Rick Fahr Jun. 5, 2016, 8:18am


NEW ORLEANS – In the wake of Associate Justice Antonin Scalia’s death, presumptive Republican presidential nominee Donald Trump announced 11 potential candidates for a seat on the U.S. Supreme Court, including a Tulane University law school grad. 

He said the group, which included Tulane alum William Pryor, who sits on the 11th Circuit U.S. Court of Appeals in Alabama, would be the pool from which he would draw nominees.

“I plan to use this list as a guide to nominate our next United States Supreme Court Justices,” Trump said in a news release.

David Meyer, dean of the Tulane law school, told Louisiana Record that Pryor “left an indelible mark here as a student.”

Meyer characterized Pryor as a “distinguished public servant” and friend of the school.

“Throughout his impressive career, Judge Pryor has built a reputation for straight talk and dedication to principle,” Meyer said.

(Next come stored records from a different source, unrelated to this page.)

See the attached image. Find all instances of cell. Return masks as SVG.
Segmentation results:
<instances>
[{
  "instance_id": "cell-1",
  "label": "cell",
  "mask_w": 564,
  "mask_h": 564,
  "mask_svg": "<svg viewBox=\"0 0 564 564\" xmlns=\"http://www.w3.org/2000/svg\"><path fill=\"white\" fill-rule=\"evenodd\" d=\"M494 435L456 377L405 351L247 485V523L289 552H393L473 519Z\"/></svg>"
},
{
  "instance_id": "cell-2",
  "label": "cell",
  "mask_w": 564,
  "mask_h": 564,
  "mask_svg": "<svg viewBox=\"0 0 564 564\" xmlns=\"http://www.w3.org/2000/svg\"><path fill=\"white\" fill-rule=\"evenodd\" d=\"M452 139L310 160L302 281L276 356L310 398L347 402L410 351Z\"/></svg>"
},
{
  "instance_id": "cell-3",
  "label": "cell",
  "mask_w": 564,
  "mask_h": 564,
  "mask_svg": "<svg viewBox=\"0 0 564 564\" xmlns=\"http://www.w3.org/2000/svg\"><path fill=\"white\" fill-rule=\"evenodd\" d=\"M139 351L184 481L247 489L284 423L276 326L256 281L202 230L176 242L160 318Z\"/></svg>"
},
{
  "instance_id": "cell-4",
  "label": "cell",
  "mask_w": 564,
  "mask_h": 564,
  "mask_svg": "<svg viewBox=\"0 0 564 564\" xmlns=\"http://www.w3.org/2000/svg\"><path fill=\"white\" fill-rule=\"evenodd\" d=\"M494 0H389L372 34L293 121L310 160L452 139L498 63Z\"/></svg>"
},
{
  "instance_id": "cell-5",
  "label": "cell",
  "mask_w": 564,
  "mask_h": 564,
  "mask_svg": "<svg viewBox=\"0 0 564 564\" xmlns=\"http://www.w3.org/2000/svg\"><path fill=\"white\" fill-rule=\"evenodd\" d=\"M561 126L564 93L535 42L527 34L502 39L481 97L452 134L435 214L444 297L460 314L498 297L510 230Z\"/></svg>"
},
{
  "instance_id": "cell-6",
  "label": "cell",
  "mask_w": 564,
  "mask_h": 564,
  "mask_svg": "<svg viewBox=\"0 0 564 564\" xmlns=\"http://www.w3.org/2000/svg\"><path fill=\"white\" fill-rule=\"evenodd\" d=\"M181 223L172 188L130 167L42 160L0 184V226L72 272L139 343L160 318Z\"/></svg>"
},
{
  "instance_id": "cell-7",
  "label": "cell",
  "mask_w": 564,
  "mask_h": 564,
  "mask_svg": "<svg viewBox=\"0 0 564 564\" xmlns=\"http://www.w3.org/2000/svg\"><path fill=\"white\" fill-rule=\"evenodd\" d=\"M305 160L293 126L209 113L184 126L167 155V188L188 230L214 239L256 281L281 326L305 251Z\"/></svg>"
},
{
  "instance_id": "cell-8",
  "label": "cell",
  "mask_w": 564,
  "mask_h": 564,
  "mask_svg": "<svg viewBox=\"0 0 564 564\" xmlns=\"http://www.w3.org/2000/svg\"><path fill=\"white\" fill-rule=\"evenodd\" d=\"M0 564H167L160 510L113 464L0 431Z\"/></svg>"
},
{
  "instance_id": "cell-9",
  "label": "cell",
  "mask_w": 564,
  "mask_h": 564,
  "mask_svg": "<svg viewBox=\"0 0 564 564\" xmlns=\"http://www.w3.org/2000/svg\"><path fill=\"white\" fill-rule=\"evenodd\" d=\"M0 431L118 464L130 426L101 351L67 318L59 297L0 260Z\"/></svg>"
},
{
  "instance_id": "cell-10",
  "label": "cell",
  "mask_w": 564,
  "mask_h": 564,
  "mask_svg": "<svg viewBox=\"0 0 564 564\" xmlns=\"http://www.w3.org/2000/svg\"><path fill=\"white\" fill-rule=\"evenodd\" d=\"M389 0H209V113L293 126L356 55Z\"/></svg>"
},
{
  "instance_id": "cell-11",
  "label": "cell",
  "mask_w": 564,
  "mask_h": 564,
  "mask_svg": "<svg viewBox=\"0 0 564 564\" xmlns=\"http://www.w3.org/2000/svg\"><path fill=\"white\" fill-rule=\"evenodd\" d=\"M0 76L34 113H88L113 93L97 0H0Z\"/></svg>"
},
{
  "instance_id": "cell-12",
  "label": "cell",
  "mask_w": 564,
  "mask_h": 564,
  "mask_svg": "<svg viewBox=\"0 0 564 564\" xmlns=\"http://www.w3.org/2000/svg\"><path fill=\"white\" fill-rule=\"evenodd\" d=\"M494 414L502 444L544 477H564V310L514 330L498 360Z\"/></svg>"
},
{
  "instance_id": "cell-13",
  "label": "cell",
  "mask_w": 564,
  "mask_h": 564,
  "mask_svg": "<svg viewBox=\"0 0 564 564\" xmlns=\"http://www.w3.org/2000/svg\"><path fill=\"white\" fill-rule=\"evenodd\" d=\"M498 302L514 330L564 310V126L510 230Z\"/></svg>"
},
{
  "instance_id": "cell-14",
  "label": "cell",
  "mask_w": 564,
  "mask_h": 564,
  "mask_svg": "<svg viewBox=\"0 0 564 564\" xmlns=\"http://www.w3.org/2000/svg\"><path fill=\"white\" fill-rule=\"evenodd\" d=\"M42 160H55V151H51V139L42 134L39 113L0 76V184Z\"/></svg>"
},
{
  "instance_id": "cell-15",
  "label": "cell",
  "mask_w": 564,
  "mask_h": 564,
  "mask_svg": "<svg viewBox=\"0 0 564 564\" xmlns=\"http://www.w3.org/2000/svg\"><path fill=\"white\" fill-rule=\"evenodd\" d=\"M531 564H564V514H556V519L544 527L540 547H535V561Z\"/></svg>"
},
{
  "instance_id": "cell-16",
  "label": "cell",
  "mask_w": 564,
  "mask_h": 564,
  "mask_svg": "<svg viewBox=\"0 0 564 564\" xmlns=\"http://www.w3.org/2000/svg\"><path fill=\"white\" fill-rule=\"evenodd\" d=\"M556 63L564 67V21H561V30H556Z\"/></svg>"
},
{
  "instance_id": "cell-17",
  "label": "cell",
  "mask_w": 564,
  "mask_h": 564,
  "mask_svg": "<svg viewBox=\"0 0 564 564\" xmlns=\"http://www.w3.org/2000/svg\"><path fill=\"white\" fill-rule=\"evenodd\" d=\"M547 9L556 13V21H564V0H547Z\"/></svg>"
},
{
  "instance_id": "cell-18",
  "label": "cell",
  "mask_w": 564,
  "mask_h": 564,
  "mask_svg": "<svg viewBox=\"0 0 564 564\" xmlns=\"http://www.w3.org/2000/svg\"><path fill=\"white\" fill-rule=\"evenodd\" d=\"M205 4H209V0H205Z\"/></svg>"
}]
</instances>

While at Tulane, Pryor served as editor of the Tulane Law Review and founded the university’s chapter of the Federalist Society, according to Meyer. The judge graduated magna cum laude in 1987 and went on to clerk for Judge John Minor Wisdom, a 1929 graduate of the Tulane law school.

Meyer said the judge often returns to campus and has a history of hiring Tulane graduates as clerks, including 2016 graduate Andrew Nussbaum.

“A person of deep faith who has written thoughtfully about the place of religion in public life, Judge Pryor as attorney general nevertheless prosecuted and helped remove from office Alabama’s Chief Justice Roy Moore for defying a federal court order to remove a Ten Commandments monument from state property,” Meyer said. “While still attorney general, Judge Pryor also showed political courage by campaigning for the repeal of a provision in the state constitution banning interracial marriage.”

Pryor has served on the court of appeals since 2004. In 1997, he became attorney general in Alabama after voters elected Jeff Session as U.S. senator. He won election to the post in 1998 and 2002.

The judge serves on the U.S. Sentencing commission.

Editor's note: The story was edited to correct a writer's mistake on June 8, 2016.